Arabic-OCR-DeepSeek-OCR-2-3B

This repository contains the bfloat16 merged version of the DeepSeek-OCR-2 (3B) Model, fine-tuned by loay for the specific task of performing high-precision Optical Character Recognition (OCR) and structural layout analysis on Arabic text from images.

The model was created by fine-tuning the unsloth/DeepSeek-OCR-2 model using LoRA adapters. The high-performance training was made possible by the Unsloth library, and the adapters were then merged back into the base model for easy deployment.

Model Details

Fine-tuned by: loay
Base Model: unsloth/DeepSeek-OCR-2
Fine-tuning Task: Arabic Optical Character Recognition, specialized for the "Free OCR" instruction.
Training Data: The model was trained on a high-quality dataset of 35,921 images of real Arabic scanned books and their corresponding structured transcriptions, generated using Gemini 2 Flash.
Hardware & Performance: Training was conducted on an NVIDIA H100 (80GB VRAM) leveraging native bfloat16 precision and Flash Attention 2 for optimal quality and speed.
LoRA Configuration: High-capacity adaptation was achieved using a rank of r=64 and lora_alpha=128. The targeted modules include ["q_proj", "k_proj", "v_proj", "o_proj", "gate_proj", "up_proj", "down_proj"].
Vision Strategy: The model utilizes high-resolution dynamic multi-patch cropping (crop_mode=True) to handle varying large page sizes correctly without downscaling text artifacts.
Output Format: This is a native bfloat16 precision model.

**Action item:** From the model description above, list every module that the LoRA configuration targets.

**Data below:**
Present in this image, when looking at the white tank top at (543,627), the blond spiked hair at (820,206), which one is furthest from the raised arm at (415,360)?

**Output for this task:** q_proj, k_proj, v_proj, o_proj, gate_proj, up_proj, down_proj